* Directions for this task
Would you restate, exactly as they appear, the lines from the one containing "from what's visible?" through the end of the data below?

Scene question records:
▼▼▼

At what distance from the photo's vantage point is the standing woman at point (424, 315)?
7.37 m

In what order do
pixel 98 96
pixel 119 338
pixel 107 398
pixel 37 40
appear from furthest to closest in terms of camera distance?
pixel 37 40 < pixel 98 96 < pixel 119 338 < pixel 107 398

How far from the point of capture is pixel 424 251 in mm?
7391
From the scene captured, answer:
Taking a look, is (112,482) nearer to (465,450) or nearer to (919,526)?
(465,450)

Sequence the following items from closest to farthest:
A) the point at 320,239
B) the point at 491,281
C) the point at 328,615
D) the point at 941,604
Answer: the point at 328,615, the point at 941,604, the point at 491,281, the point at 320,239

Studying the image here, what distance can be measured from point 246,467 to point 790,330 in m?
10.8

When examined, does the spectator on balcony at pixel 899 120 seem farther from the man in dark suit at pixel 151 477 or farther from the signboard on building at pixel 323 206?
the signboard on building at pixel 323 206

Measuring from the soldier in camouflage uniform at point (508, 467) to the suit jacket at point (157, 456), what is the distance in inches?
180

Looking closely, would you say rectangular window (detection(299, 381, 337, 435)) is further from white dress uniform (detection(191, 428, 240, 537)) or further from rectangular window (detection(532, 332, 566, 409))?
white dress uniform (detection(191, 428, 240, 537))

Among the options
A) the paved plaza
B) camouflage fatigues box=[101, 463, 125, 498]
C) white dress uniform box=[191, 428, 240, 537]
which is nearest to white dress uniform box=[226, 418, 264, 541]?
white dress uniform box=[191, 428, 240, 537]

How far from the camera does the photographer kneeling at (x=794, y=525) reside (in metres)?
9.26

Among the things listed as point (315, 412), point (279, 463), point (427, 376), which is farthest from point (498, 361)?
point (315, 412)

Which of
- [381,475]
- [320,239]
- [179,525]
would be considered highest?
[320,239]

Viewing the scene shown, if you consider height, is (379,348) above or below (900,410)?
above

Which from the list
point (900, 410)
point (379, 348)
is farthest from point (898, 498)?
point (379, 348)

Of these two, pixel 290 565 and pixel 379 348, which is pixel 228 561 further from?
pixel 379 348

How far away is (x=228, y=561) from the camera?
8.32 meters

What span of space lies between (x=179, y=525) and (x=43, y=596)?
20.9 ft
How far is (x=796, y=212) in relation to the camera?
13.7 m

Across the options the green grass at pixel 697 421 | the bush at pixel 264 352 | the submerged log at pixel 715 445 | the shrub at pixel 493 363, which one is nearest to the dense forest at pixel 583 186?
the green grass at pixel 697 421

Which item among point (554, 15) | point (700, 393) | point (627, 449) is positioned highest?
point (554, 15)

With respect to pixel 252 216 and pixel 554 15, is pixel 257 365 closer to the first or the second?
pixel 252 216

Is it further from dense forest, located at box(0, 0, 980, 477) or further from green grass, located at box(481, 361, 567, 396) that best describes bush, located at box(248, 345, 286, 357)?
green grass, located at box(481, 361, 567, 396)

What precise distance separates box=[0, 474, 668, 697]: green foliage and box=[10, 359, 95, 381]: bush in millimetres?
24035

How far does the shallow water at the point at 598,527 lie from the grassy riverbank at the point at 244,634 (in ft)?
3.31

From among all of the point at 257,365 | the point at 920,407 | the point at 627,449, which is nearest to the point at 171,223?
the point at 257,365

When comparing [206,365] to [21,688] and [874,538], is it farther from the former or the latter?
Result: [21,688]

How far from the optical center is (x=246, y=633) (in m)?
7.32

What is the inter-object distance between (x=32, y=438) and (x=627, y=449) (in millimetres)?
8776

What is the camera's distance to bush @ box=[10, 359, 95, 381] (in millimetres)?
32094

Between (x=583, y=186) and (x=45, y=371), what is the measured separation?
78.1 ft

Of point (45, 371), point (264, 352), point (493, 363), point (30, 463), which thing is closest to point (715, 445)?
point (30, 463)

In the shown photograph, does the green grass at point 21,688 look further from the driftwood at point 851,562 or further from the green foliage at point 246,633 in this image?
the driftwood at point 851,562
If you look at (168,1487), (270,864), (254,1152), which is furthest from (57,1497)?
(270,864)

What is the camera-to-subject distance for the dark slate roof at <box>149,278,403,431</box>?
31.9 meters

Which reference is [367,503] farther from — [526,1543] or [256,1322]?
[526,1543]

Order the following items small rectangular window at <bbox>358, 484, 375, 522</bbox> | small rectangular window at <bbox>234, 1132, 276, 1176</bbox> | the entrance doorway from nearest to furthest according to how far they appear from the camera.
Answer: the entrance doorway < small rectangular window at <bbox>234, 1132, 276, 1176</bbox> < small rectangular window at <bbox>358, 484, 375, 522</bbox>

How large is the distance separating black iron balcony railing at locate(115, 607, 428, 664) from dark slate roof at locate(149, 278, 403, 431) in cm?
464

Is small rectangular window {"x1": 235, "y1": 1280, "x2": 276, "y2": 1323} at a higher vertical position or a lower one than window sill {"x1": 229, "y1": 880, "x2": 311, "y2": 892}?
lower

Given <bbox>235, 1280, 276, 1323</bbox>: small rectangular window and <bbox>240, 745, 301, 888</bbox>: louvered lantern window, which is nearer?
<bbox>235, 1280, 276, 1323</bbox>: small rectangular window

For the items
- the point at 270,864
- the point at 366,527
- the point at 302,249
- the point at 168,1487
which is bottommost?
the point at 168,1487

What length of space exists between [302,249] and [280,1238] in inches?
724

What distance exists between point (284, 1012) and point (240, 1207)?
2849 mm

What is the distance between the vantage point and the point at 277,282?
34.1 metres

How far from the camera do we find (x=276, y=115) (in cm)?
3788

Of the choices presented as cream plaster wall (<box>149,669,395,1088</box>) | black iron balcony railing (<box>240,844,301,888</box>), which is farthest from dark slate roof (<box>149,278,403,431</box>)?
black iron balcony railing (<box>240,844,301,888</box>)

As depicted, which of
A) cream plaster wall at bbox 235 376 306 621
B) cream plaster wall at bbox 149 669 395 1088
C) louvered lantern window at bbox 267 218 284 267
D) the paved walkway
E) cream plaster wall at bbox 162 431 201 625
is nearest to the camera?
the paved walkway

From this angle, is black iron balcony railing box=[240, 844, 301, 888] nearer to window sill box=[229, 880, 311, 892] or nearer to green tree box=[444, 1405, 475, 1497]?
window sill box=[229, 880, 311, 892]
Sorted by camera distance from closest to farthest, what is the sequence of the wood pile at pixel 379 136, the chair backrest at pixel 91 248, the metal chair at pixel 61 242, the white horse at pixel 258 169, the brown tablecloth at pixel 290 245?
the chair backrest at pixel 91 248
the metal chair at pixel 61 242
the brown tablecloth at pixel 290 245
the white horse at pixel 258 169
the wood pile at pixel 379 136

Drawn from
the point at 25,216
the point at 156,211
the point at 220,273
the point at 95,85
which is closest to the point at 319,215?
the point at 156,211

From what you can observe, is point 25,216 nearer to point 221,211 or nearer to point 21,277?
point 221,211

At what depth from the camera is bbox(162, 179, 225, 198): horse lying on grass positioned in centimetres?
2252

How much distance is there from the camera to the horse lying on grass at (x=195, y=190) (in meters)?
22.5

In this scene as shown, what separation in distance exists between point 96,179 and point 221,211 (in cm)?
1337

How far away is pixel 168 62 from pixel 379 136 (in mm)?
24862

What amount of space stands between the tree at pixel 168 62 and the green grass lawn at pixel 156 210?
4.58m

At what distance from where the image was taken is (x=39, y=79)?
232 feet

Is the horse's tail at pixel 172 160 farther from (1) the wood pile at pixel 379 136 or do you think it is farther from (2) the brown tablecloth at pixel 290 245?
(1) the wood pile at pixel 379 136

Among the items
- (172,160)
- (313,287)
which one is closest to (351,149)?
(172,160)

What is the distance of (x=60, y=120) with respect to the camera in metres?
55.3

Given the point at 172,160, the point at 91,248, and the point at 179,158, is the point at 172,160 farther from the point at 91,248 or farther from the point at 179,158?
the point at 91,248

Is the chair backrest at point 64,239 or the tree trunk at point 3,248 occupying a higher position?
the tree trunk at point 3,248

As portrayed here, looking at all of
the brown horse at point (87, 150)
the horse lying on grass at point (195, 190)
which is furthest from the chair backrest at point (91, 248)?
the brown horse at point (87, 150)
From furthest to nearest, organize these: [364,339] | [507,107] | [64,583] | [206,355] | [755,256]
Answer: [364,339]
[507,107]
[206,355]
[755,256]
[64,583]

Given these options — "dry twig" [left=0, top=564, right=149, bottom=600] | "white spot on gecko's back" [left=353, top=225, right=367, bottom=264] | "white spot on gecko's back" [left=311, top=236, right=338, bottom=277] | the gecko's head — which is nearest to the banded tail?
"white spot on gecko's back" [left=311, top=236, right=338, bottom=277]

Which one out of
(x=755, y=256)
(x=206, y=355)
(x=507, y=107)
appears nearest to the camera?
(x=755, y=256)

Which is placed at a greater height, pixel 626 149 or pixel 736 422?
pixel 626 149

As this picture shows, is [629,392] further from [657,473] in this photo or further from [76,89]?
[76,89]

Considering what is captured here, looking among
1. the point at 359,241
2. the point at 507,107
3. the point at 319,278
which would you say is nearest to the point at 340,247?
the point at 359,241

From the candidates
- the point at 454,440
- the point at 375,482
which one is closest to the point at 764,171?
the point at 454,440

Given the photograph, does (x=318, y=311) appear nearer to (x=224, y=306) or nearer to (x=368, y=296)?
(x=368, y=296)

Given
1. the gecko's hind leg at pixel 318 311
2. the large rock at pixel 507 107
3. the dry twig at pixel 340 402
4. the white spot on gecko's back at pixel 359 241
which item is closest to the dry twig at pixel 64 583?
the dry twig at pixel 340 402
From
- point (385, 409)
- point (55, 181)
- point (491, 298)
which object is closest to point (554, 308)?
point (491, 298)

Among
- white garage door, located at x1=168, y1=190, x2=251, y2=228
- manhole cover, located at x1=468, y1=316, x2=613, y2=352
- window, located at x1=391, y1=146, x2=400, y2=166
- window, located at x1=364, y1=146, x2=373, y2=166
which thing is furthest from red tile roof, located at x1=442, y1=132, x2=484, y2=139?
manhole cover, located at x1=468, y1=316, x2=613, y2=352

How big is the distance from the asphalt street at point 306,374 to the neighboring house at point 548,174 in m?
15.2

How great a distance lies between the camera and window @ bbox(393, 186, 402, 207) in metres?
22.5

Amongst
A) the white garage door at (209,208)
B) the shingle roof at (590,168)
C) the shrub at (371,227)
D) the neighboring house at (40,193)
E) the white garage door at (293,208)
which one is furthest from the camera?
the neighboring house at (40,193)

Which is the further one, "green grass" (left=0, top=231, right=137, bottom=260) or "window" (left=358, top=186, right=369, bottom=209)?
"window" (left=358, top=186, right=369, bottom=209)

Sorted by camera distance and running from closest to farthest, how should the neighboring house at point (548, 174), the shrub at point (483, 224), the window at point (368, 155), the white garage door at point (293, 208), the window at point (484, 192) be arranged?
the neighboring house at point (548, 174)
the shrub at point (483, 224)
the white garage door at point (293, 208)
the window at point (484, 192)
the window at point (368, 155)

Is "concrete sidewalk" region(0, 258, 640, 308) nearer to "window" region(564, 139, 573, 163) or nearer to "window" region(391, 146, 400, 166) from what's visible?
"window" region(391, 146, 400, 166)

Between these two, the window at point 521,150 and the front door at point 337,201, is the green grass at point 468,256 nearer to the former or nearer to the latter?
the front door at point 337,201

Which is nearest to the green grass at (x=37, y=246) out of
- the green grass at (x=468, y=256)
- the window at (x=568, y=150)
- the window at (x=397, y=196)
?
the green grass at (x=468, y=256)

▲▲▲

* Output
Is "concrete sidewalk" region(0, 258, 640, 308) nearer to "window" region(564, 139, 573, 163) or nearer to "window" region(391, 146, 400, 166) from what's visible?
"window" region(391, 146, 400, 166)

Between these two, the window at point 521,150 and the front door at point 337,201, is the green grass at point 468,256 nearer to the former or nearer to the latter?
the front door at point 337,201

Which is nearest to the green grass at (x=37, y=246) out of
- the green grass at (x=468, y=256)
- the window at (x=568, y=150)
- the window at (x=397, y=196)
?
the green grass at (x=468, y=256)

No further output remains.